EXERCISE 1: For the detergent-pod article below, mark each statement yes or no and quote the words that decide it. (a) The new tubs with a double-latch lid are set to roll out in July 2012. (b) Deaths have been reported among children who swallowed the packets. (c) The current package is an opaque container that hides the pods.
EXERCISE 2: Please carry on the detergent-pod article below, starting after its final sentence.

DOCUMENT SECTION:
# # # # #

Procter & Gamble (P&G) is set to create a new double-latch lid in the US to ensure consumer safety, after hundreds of cases of children accessing and eating detergents from packs such as Tide Pods have been reported to poison control centres around the country.
Introduced to the US market in 2012 by several firms as an alternative to liquid or powder detergent, Tide Pods and other similar products are comprised of one-inch coloured laundry packets that dissolve in the wash to release detergent.
Last week, the American Association of Poison Control Centers urged parents in the US to keep highly concentrated 'single-dose packs' of laundry detergent away from children.
The association said that some young children and toddlers are swallowing the coloured packets, mistaking them for candy, and falling ill, although no deaths have been reported.
P&G is reportedly the first firm to announce the alteration in the package of Tide Pods in light of the safety concerns. The current package is a clear plastic see-through tub displaying pods with bright blue, orange and white stripes.
While P&G considers whether to change the appearance of the detergent pods, the company is looking to roll out the new tubs with a double-latch lid in July 2012.

# # # # #

RECORDS SUPPLIED:

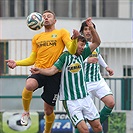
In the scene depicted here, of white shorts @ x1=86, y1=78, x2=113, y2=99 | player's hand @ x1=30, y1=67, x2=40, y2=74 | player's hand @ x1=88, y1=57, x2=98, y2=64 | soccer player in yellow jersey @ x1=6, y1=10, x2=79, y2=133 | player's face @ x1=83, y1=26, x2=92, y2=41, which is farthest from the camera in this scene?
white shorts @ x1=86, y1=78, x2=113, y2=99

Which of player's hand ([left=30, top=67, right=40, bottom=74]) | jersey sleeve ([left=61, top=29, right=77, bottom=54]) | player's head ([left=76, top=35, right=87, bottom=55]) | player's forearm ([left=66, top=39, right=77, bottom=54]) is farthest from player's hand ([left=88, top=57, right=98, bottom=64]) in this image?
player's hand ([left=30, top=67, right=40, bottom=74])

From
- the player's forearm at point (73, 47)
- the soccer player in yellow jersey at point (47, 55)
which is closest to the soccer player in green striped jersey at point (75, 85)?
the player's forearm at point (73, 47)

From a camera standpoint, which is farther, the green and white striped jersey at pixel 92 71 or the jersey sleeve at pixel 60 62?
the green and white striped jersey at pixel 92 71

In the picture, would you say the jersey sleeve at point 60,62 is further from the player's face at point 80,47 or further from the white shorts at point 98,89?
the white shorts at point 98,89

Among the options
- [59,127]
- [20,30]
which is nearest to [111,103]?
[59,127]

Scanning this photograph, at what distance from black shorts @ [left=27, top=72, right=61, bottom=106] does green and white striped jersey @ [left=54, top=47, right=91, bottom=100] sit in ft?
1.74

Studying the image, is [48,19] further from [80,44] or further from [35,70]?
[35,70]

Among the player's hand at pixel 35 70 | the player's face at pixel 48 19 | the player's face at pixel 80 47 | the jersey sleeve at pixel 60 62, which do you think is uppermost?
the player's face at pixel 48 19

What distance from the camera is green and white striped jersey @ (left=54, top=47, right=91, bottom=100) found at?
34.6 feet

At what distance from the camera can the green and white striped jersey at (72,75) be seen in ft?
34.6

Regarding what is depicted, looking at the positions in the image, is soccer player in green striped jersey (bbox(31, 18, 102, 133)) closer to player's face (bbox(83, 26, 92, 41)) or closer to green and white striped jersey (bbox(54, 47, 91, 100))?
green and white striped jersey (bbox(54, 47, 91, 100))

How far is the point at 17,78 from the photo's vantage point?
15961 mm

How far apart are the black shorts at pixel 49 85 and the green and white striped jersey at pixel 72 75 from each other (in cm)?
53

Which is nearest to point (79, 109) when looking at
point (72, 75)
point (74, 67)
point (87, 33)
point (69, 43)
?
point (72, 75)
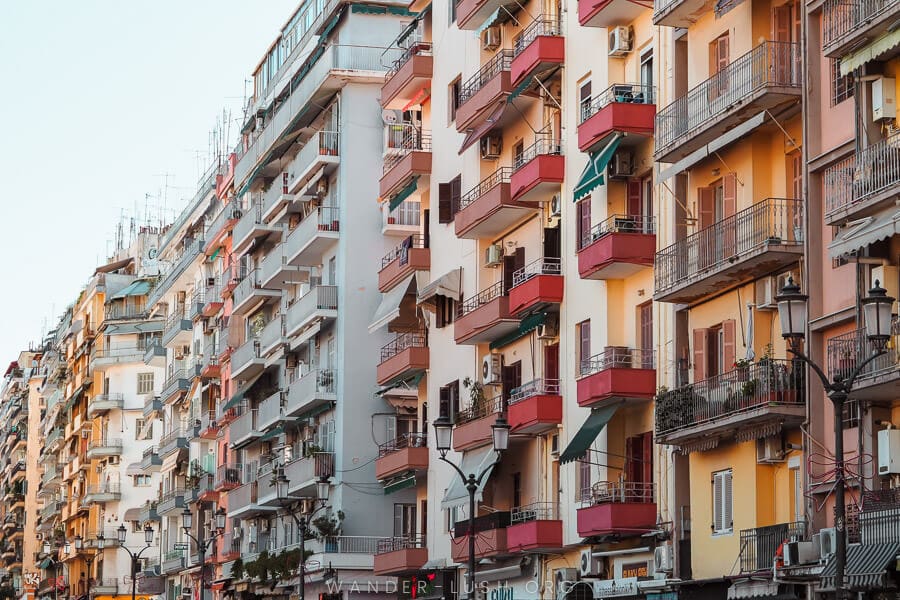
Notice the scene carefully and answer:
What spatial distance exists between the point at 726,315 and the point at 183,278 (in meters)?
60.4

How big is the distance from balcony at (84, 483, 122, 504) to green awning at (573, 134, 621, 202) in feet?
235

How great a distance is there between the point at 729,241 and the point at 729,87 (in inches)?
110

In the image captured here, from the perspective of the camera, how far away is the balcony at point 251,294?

# # # # #

OUTPUT 1:
(a) Yes: "the company is looking to roll out the new tubs with a double-latch lid in July 2012."
(b) No: "although no deaths have been reported."
(c) No: "The current package is a clear plastic see-through tub displaying pods with bright blue, orange and white stripes."

OUTPUT 2:
Procter & Gamble spokesman Paul Fox said the company plans to create a new lid on tubs of Tide Pods in the next couple of weeks, while continuing to study the design of the package.
"We've looked at it very carefully to see what we can do, and we'll continue to look at that," Fox said.
Carolinas Poison Center medical director Dr. Michael Buehler said Tide's tougher lid could make a difference, but it was too early to know for sure.
P&G, which launched Tide Pods after eight years of R&D, aims to sell $300m worth of pods in the first year.
All Mighty Pac by Sun Products, Purex Ultrapacks by Henkel and OxiClean, Arm & Hammer Power Pack by Church & Dwight, and Dropps Laundry Detergent Pacs from Cot'n Wash are among the other coloured detergent packets prevailing in the US laundry market.